[Reading Science] Development of New Composite Materials, the Winning Move of 'K-Ion Battery'

by Paek Jongmin

Published 10 Jun.2024 09:11(KST)

KRICT Develops New Composite Material with Over 3 Times Longer Lifespan
Expected to Solve Main Cause of Secondary Battery Life Reduction
Ministry of Science and ICT's 'Global TOP Strategy Team' Project Also Supports Secondary Batteries

Senior Researcher Kim Doyeop (right) and Student Researcher Jeong Sangyun of the Secondary Battery Research Team at the Korea Research Institute of Chemical Technology are smiling brightly while holding a battery pouch cell applying a new lithium composite material. Photo by Chemical Research Institute

Domestic researchers have succeeded in developing next-generation lithium secondary battery materials that are safer and have more than three times the lifespan of existing ones. Coupled with government policies to support research aimed at securing a foothold to continue leading the secondary battery market, a rapid advancement of 'Made in Korea' secondary batteries is anticipated.

The Korea Research Institute of Chemical Technology (President Young-Kuk Lee) announced on the 7th that Dr. Do-Yeop Kim's research team has developed a new lithium composite material that solves the problem of uncontrollable, random growth of lithium metal inside secondary batteries, which had been hindering performance and safety. The highly stable lithium composite material developed by the research team can be utilized in lithium metal batteries, lithium-sulfur batteries, lithium-air batteries, and other next-generation lithium secondary batteries that are attracting attention through follow-up and commercialization research.

Schematic Diagram of Lithium-Ion Migration Pathway (Cathode → Anode) and Lithium Growth

Graphite, which offers economic efficiency and safety, is mainly used as the anode material in lithium-ion batteries. However, graphite has a lower energy density compared to lithium metal, a significantly smaller theoretical capacity, and occupies a relatively larger volume.

Lithium metal, which can compensate for these drawbacks, is emerging as the most ideal anode material for next-generation lithium secondary batteries, but there is a prerequisite challenge. In typical lithium secondary batteries, lithium ions move from the cathode to the anode during charging to store electrical energy. In lithium-ion batteries, lithium ions move into the layered structure of graphite at the anode and are stably stored, whereas in lithium metal batteries, lithium ions are converted into lithium metal on the surface of the lithium metal anode and accumulate there.

At this time, lithium does not grow evenly but grows locally like tree branches, forming 'lithium dendrites.' These accelerate electrolyte decomposition, degrade battery performance, and in severe cases, penetrate the separator and cause a short circuit by contacting the cathode, which can lead to battery explosions.

++++

[WORK TO COMPLETE]: Continue the article on the new lithium composite material for secondary batteries, starting after its last sentence. The records that follow come from a separate source.

[STORED DATA]:
++++

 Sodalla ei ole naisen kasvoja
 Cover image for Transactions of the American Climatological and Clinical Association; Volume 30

++++

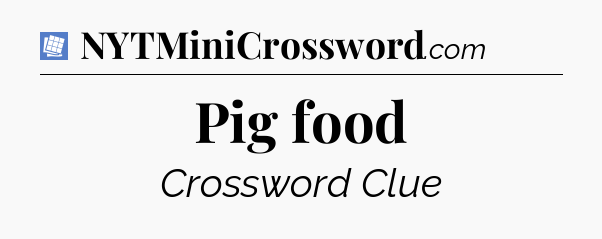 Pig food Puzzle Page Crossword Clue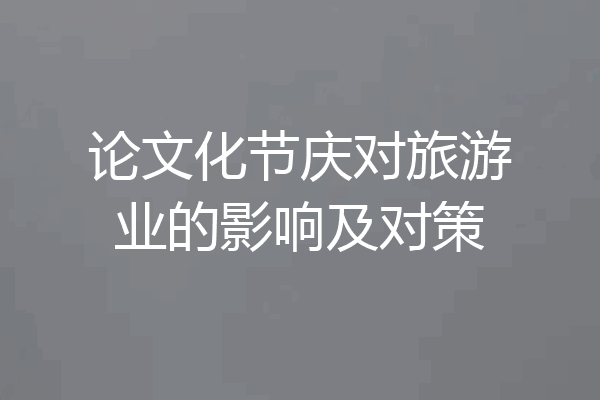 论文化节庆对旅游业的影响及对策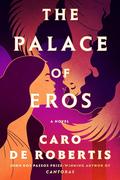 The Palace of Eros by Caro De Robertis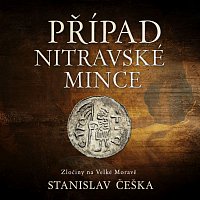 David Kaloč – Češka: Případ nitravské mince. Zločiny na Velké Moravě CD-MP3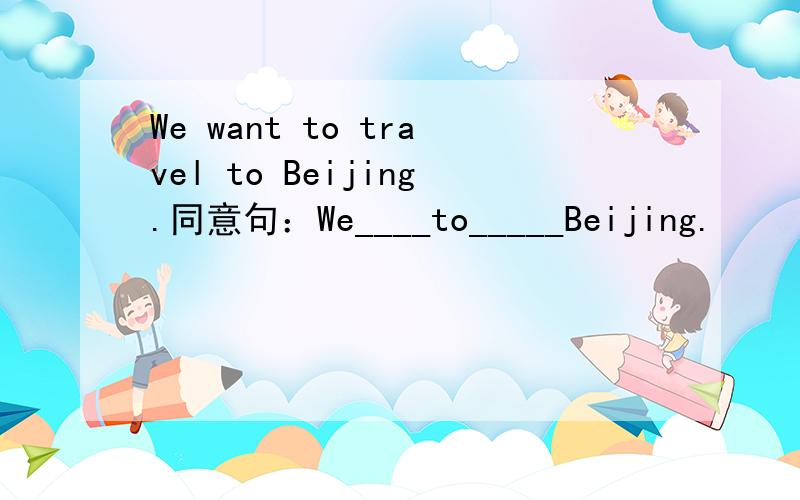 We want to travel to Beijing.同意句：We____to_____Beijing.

++++

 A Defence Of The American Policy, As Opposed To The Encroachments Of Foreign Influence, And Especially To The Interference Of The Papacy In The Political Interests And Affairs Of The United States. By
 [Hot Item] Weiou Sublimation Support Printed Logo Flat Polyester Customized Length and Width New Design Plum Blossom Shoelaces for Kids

++++

[EXERCISE RESPONSE]:
To develop high-performance next-generation secondary batteries such as lithium-sulfur and lithium-air batteries that use lithium metal as the anode material, technology to suppress lithium dendrite growth is essential.

After repeatedly depositing and stripping lithium on the surface of the control lithium foil and the developed composite material several times, lithium was deposited again, and scanning electron microscope images of the surface and cross-section of the deposited lithium were taken. While many lithium dendrites were formed on the lithium foil, lithium was observed to be stably and relatively cleanly deposited on the developed composite material.

Accordingly, the research team introduced a material with high ionic conductivity and dendrite suppression capability for the first time, successfully developing a new secondary battery anode composite material that promotes uniform lithium growth while efficiently conducting lithium ions.

While existing composite material manufacturing technologies required reactions with lithium under conditions such as high temperature, this study produced the composite material by physically mixing a material that efficiently conducts lithium ions with lithium metal using a very simple method.

Tests on the developed lithium composite material showed a significant reduction in lithium dendrite growth compared to regular lithium metal, resulting in more than three times longer battery lifespan.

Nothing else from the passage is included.